— SELECTED TEXT —
========

Text Mining Text Classification Bag of words Word2Vec Gradient Boosting Machine Preprocessing of text documents Feature extraction Precision Recall

With the rapid growth of unstructured information in Internet, classification has become * one of the key techniques for handling and organizing text data. Methods of classification are used to analysis of documents (scientific articles, news, e-mails, WWW-pages, product reviews, etc.) and dividing them into classes (or categories). This problem arises in various fields of human activity. For example in large corporations (banks, governmental organizations, offices of e-commerce) are frequently required to automatically identify the type of messages sent by customers (or users) and correctly recognize their categories and direct them to the proper department for processing.

In this paper, we are dealing with the problem of automatically dividing service requests that come through the corporate network of the Bank. The purpose is to distribute requests based on the content and send them for execution to the relevant department. These requests may have the following form: "Please replace the cartridge in office #12, printer – HP Color LaserJet CM 1312 MFP, suitable time – from 10 to 12 a.m.”. To be able to solve such a real-world problem it is necessary to develop a classifier, which will efficiently distribute the requests according to the classes (departments) automatically. By doing so we want to exclude an operator from the process of distribution of requests, but maintain the high quality of classification (precision and recall). Thus, the processing of requests should take place without any human participation (more correctly with no or minimum human effort).

It is important to emphasize that the precision and recall of the classifier should not be lower than the precision and recall of the operator having instructions and rules for the direction of the request to the departments. Moreover, it is even possible to increase the accuracy shown by the operator due to eliminating a human impact (errors occurring because of fatigue, negligence, loss of concentration, etc.).

The main approach of creating such classifiers is machine learning – the construction of a classification function (rules) on the examples. To develop such classifiers, we need labeled data (documents and their corresponding categories - labels). The labels are assigned by the experts (supervised learning). A set of labeled data is used to predict the labels of unseen data. In this research, the number of classes is six and all requests can belong to only one category

A variety of methods have been proposed to categorize unstructured information. The most widely used classifiers are Naive Bayes, Logistic Regression, Nearest Neighbor, Decision Trees, Neural Networks, Support Vector Machines, and others [ 1,2,3 ]. Choosing the most appropriate algorithm is still an open problem and depends on the different dataset or domain area. A major drawback of the already mentioned algorithms is their relatively low quality of classification. In most cases, these approaches don’t achieve the quality of classification that is provided by the operator.

As described above standard classifiers have a bias towards classes that have more texts and tend to predict the majority class. As a result, we gain misclassification of the minority class (in comparison with the majority class). That is way conventional approaches to classifying texts demonstrate rather bad performance when faced with imbalanced datasets. There are two effective ways how to operate with unbalanced sets [ 4 ].

========

— PROVIDED DATA —
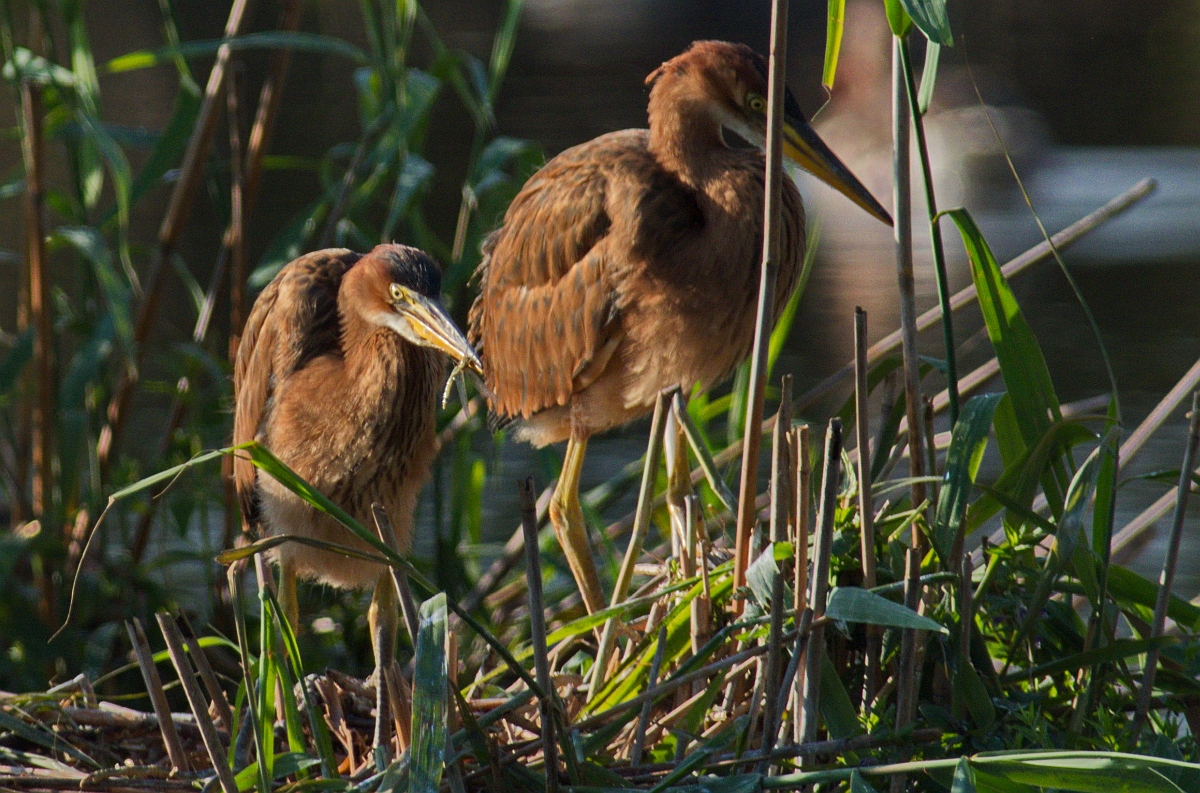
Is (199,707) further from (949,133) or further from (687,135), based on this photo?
(949,133)

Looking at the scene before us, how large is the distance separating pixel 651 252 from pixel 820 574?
1.33m

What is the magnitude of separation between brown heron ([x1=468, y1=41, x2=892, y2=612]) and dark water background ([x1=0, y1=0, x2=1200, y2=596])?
0.71m

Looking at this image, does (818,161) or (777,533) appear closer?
(777,533)

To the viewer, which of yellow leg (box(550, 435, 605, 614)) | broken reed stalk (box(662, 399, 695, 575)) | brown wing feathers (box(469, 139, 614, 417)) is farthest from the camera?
yellow leg (box(550, 435, 605, 614))

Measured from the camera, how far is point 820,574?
1.60 metres

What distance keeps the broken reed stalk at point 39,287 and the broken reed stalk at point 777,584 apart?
192 centimetres

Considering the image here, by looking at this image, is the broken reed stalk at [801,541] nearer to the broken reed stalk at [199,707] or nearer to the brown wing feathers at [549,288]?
the broken reed stalk at [199,707]

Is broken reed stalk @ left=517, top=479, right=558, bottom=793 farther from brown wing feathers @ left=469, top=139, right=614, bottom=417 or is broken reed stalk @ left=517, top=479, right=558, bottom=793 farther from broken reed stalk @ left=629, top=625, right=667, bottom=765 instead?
brown wing feathers @ left=469, top=139, right=614, bottom=417

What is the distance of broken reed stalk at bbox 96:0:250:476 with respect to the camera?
3.18 m

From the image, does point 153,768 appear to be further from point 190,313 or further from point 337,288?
point 190,313

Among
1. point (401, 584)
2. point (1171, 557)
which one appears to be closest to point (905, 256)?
point (1171, 557)

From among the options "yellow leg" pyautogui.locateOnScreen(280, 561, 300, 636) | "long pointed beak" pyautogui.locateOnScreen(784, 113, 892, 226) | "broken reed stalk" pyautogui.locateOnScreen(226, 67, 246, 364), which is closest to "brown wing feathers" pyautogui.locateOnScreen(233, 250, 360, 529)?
"yellow leg" pyautogui.locateOnScreen(280, 561, 300, 636)

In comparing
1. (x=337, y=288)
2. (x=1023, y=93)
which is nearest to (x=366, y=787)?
(x=337, y=288)

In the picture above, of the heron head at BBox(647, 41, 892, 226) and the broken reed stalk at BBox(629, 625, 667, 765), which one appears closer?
the broken reed stalk at BBox(629, 625, 667, 765)
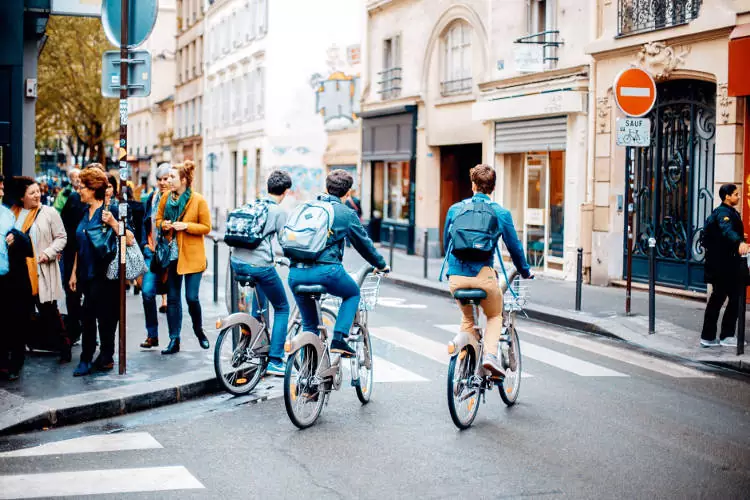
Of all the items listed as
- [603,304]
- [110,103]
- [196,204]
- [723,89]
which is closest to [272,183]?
[196,204]

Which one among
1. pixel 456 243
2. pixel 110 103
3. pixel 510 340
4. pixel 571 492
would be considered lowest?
pixel 571 492

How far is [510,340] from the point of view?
321 inches

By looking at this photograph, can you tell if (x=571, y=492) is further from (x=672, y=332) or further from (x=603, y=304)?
(x=603, y=304)

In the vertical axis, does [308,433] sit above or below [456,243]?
below

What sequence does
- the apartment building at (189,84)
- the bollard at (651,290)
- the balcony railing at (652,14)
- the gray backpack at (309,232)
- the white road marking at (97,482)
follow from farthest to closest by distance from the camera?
the apartment building at (189,84) → the balcony railing at (652,14) → the bollard at (651,290) → the gray backpack at (309,232) → the white road marking at (97,482)

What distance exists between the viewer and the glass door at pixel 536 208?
21.4 meters

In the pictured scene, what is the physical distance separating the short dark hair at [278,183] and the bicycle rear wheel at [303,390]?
5.78 ft

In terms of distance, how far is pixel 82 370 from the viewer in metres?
9.05

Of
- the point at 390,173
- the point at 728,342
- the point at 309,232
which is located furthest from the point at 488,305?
the point at 390,173

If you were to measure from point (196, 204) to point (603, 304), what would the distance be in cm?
740

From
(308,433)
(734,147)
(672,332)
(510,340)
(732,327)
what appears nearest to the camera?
(308,433)

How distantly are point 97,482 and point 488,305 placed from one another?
302cm

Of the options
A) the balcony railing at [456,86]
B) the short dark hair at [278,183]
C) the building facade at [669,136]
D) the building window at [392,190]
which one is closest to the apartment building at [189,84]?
the building window at [392,190]

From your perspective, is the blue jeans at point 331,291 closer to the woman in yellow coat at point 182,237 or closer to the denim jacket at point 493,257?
the denim jacket at point 493,257
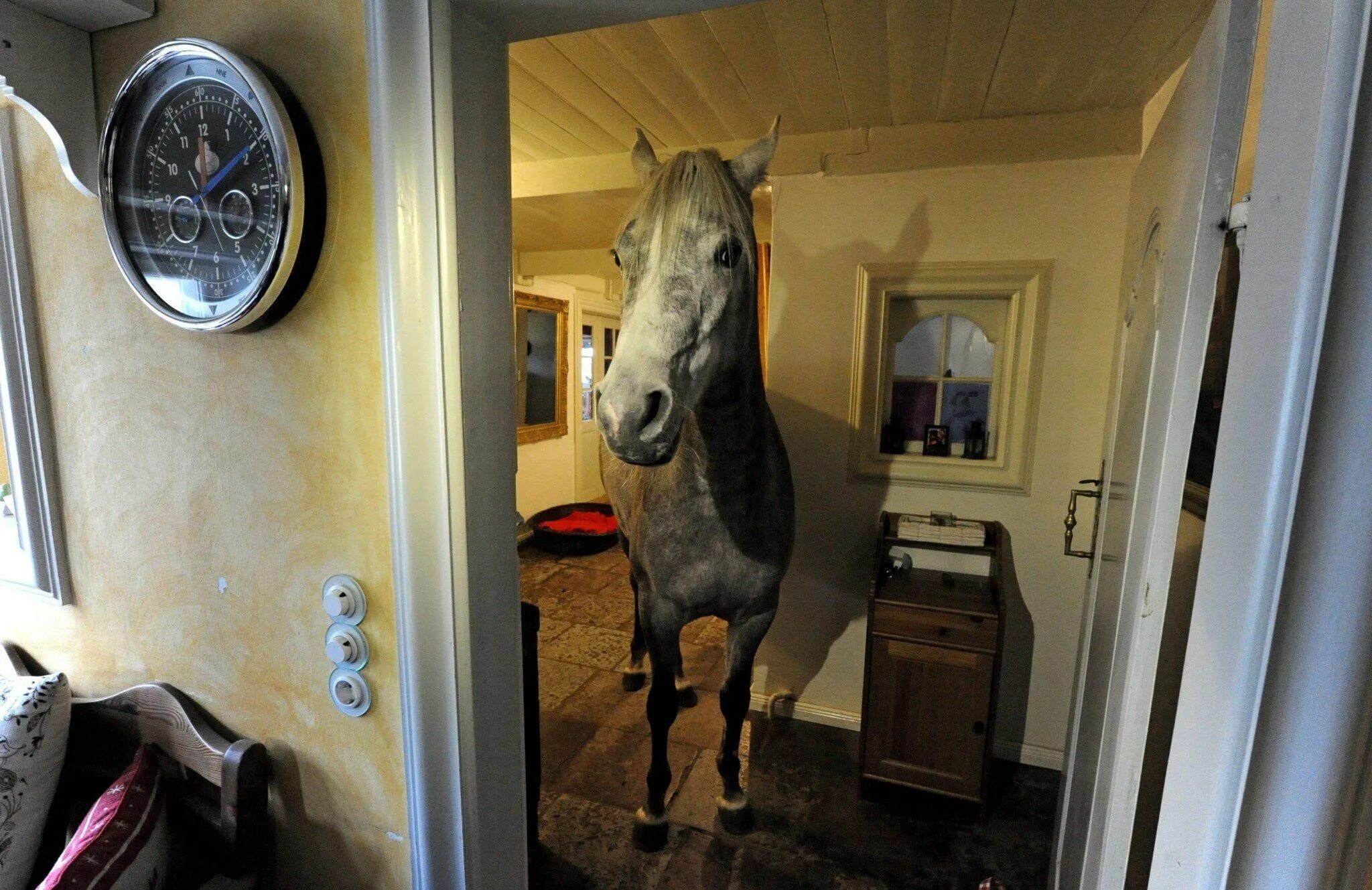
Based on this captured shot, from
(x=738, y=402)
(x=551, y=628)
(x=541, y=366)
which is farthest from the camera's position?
(x=541, y=366)

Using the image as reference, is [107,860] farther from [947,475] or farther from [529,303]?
[529,303]

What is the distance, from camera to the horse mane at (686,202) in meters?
1.17

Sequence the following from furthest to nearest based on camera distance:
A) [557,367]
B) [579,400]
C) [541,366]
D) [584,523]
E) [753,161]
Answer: [579,400] → [557,367] → [541,366] → [584,523] → [753,161]

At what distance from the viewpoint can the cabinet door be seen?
5.87 ft

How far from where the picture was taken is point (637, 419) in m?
1.04

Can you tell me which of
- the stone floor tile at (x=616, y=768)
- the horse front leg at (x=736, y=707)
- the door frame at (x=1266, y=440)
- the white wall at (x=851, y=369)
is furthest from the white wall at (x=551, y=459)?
the door frame at (x=1266, y=440)

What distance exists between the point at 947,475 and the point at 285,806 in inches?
80.3

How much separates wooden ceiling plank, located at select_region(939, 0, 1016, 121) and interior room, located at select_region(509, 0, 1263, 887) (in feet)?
0.03

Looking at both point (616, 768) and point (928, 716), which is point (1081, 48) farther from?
point (616, 768)

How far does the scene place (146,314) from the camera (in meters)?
0.94

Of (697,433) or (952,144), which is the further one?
(952,144)

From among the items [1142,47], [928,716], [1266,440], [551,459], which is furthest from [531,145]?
[551,459]

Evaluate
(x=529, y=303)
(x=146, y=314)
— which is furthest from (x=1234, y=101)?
(x=529, y=303)

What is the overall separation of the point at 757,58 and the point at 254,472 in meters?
1.49
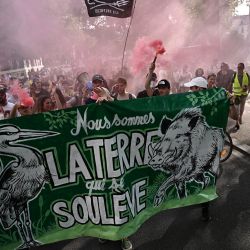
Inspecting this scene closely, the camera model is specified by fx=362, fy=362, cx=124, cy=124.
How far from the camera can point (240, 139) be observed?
7.58 meters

========

— PROBLEM 1 —
According to the excerpt on classifying bank service requests, how many classes are used in the research?
— PROBLEM 2 —
Translate this sentence from the excerpt on classifying bank service requests into Spanish: "This problem arises in various fields of human activity."
— PROBLEM 3 —
Continue the excerpt on classifying bank service requests, picking up right after its final sentence.

— RESPONSE 1 —
Six.

— RESPONSE 2 —
Este problema surge en diversos campos de la actividad humana.

— RESPONSE 3 —
First, we can change samples (data preprocessing). The goal is either to increase the number of documents in the minority class or to reduce the number of documents in the majority class. This is done to obtain approximately the same number of instances for both classes. The most popular techniques are random undersampling (randomly eliminating majority class text examples) and oversampling (increasing the number of text instances in the minority class first through simulation). Our experimental studies show that the disadvantages of these approaches outwit the advantages, and the quality of the classification changes only slightly.

Second, we can improve classifiers to make them appropriate for imbalanced data sets. These studies are conducted as part of the construction of ensemble classifiers to improve the performance of single classifiers by voting (and aggregating their predictions).

Many researchers have investigated the technique of combining the predictions of multiple classifiers to produce a single solution [ 5,6 ]. Nowadays the most popular and effective techniques of creating ensembles of classifiers are Random Forests, AdaBoost, and Gradient Boosting Machine – GBM [ 2,7,8 ].

In this article, we apply and explore Gradient Boosting Machine for the categorization of requests. The arguments in favor of usage GBM can be formulated in the following way:  In comparison with other ensemble classifiers, GBM generally performs better than Random Forests and AdaBoost (although there is a price for that: GBM has a few hyper-parameters to tune, while Random Forest and AdaBoost are almost tuningfree). The possibility of tuning gives researchers more options to achieve better results on a particular dataset.  The Kaggle competitions (the most popular testing ground of machine learning techniques) demonstrate high universality GBM and efficiency for a wide range of real applications (https://www.kaggle.com/).  The availability of software implementations modifications of the method for solving various practical problems (for example, algorithm XGBoost - eXtreme Gradient Boost – the variant of classical GBM with some additional heuristics [ 9 ]).  GBM meets the requirements for speed of categorization and provides parallelization of computations. So this method is computationally cheap and easy to implement.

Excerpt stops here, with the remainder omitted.